**Latihan Singkat 1**
Ketik ulang bagian dari bacaan tentang kapitalisme di Amerika Latin, mulai dari "Menurut Gutierrez, bahwasanya" hingga "yang kian parah.".
**Latihan Singkat 2**
Menurut bacaan tentang kapitalisme di Amerika Latin, mengapa kapitalisme layak dikutuk oleh kesadaran Kristen? Jawab dalam satu sampai tiga kalimat.
**Latihan Singkat 3**
Tuliskan lanjutan bacaan tentang kapitalisme di Amerika Latin, dimulai setelah kalimat terakhirnya.

+++ Bacaan

Menurut Gutierrez, bahwasanya rakyat miskin di seluruh benua Amerika Latin adalah orang-orang yang terbuang di tanah mereka sendiri tetapi saat yang bersamaan berada dalam pawai Kitab Keluaran ke arah penebusan mereka dan menolak ideologi pembangunan yang tidak efektif hanya melahirkan ketergantungan yang kian parah.
Hal tersebut diperkuat dengan keluarnya dokumen perintis yang terbit pada tahun 1960an oleh beberapa pemimpin Aliran Kiri Pemuda Pelajar Katolik (JUC) yang secara terang-terangan mengutuk setan-setan kapitalisme. Jadi, kita harus mengatakan tanpa ragu dan rasa sungkang bahwa kapitalisme yang terbukti dalam sejarahnya memang patuh memperoleh kutukan dari alam kesadaran Kristen, situasi nyata dari kapitalisme adalah pemerosotan tenaga kerja manusia menjadi barang dagangan semata-mata, kediktatoran pemilikan pribadi, yang tidak ditujukan kepada pemenuhan barang-barang kebutuhan pokok bersama, penyalahgunaan kekuasaan dan segala macam praktek monopoli pada sisi lainnya dan dorongan kehendak utama adalah semangat cari untung belaka.
Yang melahirkan ketidakadialan sosial pada kehidupan umat Allah dan marjinalisasi kehidupan rakyat di Amerika Latin pada saat itu yang semakin tidak manusiawi, serta sistem politik yang korup, kekerasan militer yang memperkuat dan menjaga kepentingan pemodal.

++++++
+++ Cuplikan Data

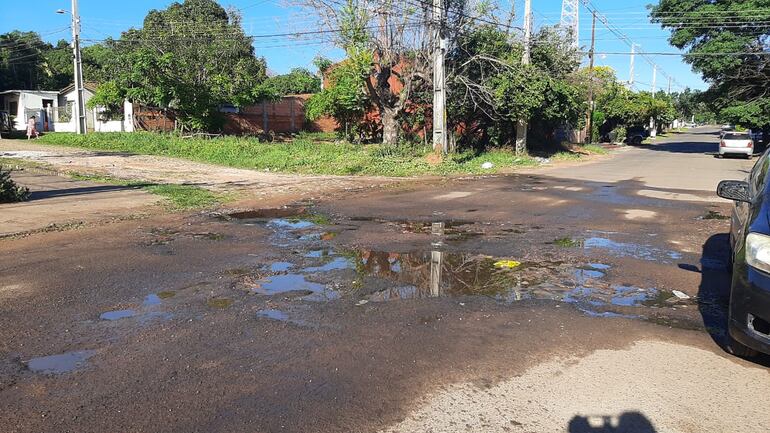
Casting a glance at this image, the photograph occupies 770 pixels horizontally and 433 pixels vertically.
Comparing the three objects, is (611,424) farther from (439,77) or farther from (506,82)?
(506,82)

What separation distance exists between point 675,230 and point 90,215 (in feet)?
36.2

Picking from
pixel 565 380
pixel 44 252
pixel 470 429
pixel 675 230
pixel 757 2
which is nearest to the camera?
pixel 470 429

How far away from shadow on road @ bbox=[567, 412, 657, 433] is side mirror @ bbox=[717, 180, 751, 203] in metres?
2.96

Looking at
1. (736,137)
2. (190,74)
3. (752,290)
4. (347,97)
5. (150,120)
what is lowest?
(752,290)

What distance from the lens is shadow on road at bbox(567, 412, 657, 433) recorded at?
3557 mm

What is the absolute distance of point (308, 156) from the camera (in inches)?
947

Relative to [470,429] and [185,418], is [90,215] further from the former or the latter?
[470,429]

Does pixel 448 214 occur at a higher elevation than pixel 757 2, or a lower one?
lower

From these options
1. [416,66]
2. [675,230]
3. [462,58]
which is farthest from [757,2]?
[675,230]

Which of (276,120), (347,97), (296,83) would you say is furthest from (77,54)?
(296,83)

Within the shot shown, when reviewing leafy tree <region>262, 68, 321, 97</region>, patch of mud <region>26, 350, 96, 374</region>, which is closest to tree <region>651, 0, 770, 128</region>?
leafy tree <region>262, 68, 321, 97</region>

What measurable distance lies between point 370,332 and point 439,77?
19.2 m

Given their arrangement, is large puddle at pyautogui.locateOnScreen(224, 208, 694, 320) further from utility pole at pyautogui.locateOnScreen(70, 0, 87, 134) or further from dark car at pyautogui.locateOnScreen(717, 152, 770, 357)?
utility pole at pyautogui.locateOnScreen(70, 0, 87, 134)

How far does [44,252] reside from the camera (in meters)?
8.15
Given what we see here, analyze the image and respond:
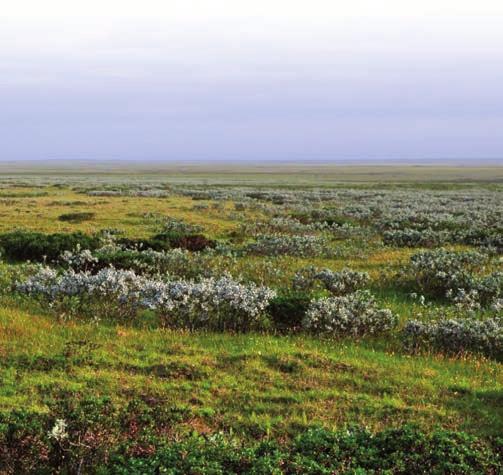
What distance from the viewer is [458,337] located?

++++++

**Jawaban Akhir 1**
Menurut Gutierrez, bahwasanya rakyat miskin di seluruh benua Amerika Latin adalah orang-orang yang terbuang di tanah mereka sendiri tetapi saat yang bersamaan berada dalam pawai Kitab Keluaran ke arah penebusan mereka dan menolak ideologi pembangunan yang tidak efektif hanya melahirkan ketergantungan yang kian parah.

**Jawaban Akhir 2**
Kapitalisme layak dikutuk karena dalam kenyataannya ia merendahkan tenaga kerja manusia menjadi sekadar barang dagangan. Kapitalisme juga memunculkan kediktatoran pemilikan pribadi yang tidak ditujukan untuk memenuhi kebutuhan pokok bersama, penyalahgunaan kekuasaan, dan berbagai praktik monopoli, sementara dorongan utamanya hanyalah mencari untung.

**Jawaban Akhir 3**
Sekelumit persoalan di atas terus-menerus direfleksikan oleh para pastor, biara, aktivis buruh, mahasiswa, serta rakyat tertindas dengan mencoba untuk mendekatkan bahasa Alkitab dengan situasi rill yang mereka hadapi dalam setiap ibadah, perkumpulan-perkumpulan, serta ada yang terlibat langsung dalam perjuangan di lapangan.
Selama tahun 1970an, muncul suatu kekuatan budaya dan keagamaan baru teologi pembebasan di Brazilia. Mengingat Gereja Katolik Brazilia adalah yang terbesar di dunia populasi penganutnya sehingga tidak diragukan bahwa semangat perjuangan untuk membebaskan umat Allah dari penindasan ala zaman firaun. Tokoh utamanya adalah Hugo Assman yang mencoba mengkaitkan dorongan-dorongan iman Kristen dengan filsafat praksisnya kaum Marxis.
Karya tulis Assman pada 1970-1971 merupakan dokumen-dokumen yang paling radikal dan tajam yang pernah dihasilkan soal Teologi Pembebasan. Akibatnya Assman diasingkan oleh penguasa, namun perjuangan tetap berlanjut dengan kehadiran dua bersaudara yang paling terkenal yaitu Leonardo dan Clodovis Boff. Masing-masing penganut Tarekat Fransiskan dan Sarikat para penebus dari Gereja Katolik di Brazili. Karya tulis mereka menjadi panduan kerohanian dan politik bagi Gereja rakyat dan mendidik seluruh generasi petugas lembaga kepastoran, para pemimpin kelompok di basis masyarakat, para mahasiswa seminari, dan para cendekiawan Katolik sangat lantang dan fasih menggunakan konsep pemikiran mereka yang Marxis. Leonardo dan Clodovis juga didukung kuat oleh beberapa uskup Brazilia yang bersimpati terhadap gagasan sosialis pada saat itu.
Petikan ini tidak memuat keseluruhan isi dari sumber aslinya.